■ Problem description: Pull out each line below that contains the string "viewer" and list those lines unchanged.

»»

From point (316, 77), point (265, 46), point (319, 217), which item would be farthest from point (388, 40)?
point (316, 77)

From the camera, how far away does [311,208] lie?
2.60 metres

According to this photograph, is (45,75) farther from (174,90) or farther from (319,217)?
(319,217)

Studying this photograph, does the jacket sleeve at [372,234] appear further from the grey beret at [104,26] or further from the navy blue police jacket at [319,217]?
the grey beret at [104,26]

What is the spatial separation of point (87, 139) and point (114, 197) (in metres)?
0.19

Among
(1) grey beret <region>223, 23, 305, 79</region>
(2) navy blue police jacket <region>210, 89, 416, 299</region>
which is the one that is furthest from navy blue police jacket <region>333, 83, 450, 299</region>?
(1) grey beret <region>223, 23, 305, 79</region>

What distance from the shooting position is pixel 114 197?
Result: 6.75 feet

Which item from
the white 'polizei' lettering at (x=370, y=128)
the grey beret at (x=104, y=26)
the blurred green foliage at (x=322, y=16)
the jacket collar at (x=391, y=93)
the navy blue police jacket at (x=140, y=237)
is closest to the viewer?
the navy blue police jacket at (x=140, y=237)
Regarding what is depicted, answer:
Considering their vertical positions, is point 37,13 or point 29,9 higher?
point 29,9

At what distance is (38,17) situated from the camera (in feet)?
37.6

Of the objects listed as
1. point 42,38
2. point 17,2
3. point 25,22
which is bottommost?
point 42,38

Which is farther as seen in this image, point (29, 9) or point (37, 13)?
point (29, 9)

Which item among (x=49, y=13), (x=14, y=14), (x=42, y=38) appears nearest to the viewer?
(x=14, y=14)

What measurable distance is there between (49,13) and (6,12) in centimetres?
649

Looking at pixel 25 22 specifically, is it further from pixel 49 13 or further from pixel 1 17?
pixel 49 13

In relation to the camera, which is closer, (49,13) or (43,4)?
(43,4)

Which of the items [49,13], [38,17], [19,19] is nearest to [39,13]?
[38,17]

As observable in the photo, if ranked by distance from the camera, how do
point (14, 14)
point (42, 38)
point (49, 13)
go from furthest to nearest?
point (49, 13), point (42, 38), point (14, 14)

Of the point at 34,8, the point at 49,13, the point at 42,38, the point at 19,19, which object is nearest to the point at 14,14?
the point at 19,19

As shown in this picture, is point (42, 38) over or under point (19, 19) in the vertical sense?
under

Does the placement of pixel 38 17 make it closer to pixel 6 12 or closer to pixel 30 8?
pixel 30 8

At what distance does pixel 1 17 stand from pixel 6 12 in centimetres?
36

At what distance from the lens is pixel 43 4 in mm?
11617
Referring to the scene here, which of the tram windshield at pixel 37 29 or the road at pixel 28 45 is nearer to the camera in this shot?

««

■ Result:
is closest to the viewer?
Which item among (x=49, y=13), (x=14, y=14), (x=42, y=38) appears nearest to the viewer?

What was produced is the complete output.